▸ Your task
Present the following data again exactly as it is shown.

Spatial relation data
━━━━

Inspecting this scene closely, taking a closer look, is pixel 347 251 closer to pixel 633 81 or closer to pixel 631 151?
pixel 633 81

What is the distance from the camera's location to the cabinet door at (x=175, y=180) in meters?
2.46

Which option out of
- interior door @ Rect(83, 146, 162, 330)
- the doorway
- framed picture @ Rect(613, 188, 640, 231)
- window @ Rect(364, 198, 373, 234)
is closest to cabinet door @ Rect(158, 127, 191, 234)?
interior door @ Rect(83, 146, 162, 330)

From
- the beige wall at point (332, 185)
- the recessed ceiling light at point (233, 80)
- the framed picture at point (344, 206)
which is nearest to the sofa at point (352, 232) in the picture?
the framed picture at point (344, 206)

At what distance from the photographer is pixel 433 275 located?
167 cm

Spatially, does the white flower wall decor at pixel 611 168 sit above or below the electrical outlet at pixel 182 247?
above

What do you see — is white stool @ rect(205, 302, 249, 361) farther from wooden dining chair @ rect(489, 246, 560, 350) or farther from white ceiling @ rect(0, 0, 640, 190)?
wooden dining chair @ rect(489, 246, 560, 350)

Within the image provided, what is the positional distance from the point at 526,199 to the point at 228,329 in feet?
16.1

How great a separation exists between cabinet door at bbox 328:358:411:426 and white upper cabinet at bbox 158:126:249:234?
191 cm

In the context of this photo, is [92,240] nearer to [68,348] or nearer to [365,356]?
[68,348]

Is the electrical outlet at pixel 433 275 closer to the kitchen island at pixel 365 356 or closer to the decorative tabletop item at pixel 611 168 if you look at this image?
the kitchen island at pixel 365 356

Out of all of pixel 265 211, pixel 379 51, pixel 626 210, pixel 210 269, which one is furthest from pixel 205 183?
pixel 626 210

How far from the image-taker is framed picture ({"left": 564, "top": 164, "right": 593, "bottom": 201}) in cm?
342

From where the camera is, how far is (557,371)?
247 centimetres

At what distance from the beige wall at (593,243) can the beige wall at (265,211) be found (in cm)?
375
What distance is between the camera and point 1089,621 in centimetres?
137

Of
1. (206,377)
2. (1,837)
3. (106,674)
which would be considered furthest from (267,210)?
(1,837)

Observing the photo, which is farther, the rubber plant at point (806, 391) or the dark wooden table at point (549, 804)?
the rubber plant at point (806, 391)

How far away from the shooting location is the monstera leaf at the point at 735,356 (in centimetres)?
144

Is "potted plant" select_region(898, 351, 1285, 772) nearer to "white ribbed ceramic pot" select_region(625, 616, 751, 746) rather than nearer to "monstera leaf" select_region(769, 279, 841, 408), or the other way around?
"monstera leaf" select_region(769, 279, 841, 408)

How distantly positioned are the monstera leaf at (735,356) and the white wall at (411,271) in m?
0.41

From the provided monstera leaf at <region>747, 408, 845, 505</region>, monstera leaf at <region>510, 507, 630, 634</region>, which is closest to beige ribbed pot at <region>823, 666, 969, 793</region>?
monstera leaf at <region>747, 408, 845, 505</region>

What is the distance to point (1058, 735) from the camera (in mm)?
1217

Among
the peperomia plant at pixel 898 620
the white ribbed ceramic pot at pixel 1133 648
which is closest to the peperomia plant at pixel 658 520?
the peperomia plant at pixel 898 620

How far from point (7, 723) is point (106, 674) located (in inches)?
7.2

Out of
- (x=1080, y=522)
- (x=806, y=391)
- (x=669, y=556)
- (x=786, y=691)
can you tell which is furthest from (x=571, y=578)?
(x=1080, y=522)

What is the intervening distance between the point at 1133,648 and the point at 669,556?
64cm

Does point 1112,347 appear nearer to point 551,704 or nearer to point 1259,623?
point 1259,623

━━━━

▸ Task output
Inspecting this scene closely, taking a closer look, is pixel 347 251 closer to pixel 633 81 or closer to pixel 631 151?
pixel 633 81

What is the distance from the camera's location to the cabinet door at (x=175, y=180) in meters?
2.46

Which option out of
- interior door @ Rect(83, 146, 162, 330)
- the doorway
- framed picture @ Rect(613, 188, 640, 231)
- window @ Rect(364, 198, 373, 234)
is closest to cabinet door @ Rect(158, 127, 191, 234)?
interior door @ Rect(83, 146, 162, 330)

From
- the beige wall at point (332, 185)
- the recessed ceiling light at point (233, 80)
- the framed picture at point (344, 206)
which is nearest to the sofa at point (352, 232) in the picture?
the framed picture at point (344, 206)

At what distance from the photographer is pixel 433 275 located?
167 cm

Spatially, does the white flower wall decor at pixel 611 168 sit above or below the electrical outlet at pixel 182 247?
above

What do you see — is white stool @ rect(205, 302, 249, 361) farther from wooden dining chair @ rect(489, 246, 560, 350) or farther from white ceiling @ rect(0, 0, 640, 190)?
wooden dining chair @ rect(489, 246, 560, 350)

Within the image provided, what is the positional distance from the point at 526,199 to the point at 228,329 in feet?
16.1

How great a separation exists between cabinet door at bbox 328:358:411:426 and white upper cabinet at bbox 158:126:249:234?
191 cm

In the context of this photo, is [92,240] nearer to [68,348] or nearer to [365,356]?
[68,348]

Is the electrical outlet at pixel 433 275 closer to the kitchen island at pixel 365 356 or closer to the decorative tabletop item at pixel 611 168 if you look at this image?
the kitchen island at pixel 365 356

Out of all of pixel 265 211, pixel 379 51, pixel 626 210, pixel 210 269, which one is furthest from pixel 205 183?
pixel 626 210

How far from the image-taker is framed picture ({"left": 564, "top": 164, "right": 593, "bottom": 201}) in cm?
342

From where the camera is, how far is (557,371)?
247 centimetres

At what distance from the beige wall at (593,243) can the beige wall at (265,211) be found (in cm)?
375
What distance is between the camera and point 1089,621 in centimetres?
137

Of
1. (206,377)
2. (1,837)
3. (106,674)
which would be considered furthest from (267,210)?
(1,837)

Observing the photo, which is farther, the rubber plant at point (806, 391) or the dark wooden table at point (549, 804)?
the rubber plant at point (806, 391)

How far away from the shooting location is the monstera leaf at the point at 735,356 (in centimetres)?
144

Is "potted plant" select_region(898, 351, 1285, 772) nearer to "white ribbed ceramic pot" select_region(625, 616, 751, 746) rather than nearer to "monstera leaf" select_region(769, 279, 841, 408), or the other way around?
"monstera leaf" select_region(769, 279, 841, 408)

How distantly positioned are the monstera leaf at (735,356) and the white wall at (411,271) in m?
0.41

From the provided monstera leaf at <region>747, 408, 845, 505</region>, monstera leaf at <region>510, 507, 630, 634</region>, which is closest to beige ribbed pot at <region>823, 666, 969, 793</region>?
monstera leaf at <region>747, 408, 845, 505</region>

What is the distance to point (1058, 735) from the camera (in mm)?
1217

Among
the peperomia plant at pixel 898 620
the white ribbed ceramic pot at pixel 1133 648
which is closest to the peperomia plant at pixel 658 520?
the peperomia plant at pixel 898 620

How far from point (7, 723) is point (106, 674) located (in inches)?
7.2

Out of
- (x=1080, y=522)
- (x=806, y=391)
- (x=669, y=556)
- (x=786, y=691)
can you tell which is furthest from (x=571, y=578)?
(x=1080, y=522)

What is the intervening distance between the point at 1133,648 and the point at 669,556?
64cm

Does point 1112,347 appear nearer to point 551,704 or nearer to point 1259,623?
point 1259,623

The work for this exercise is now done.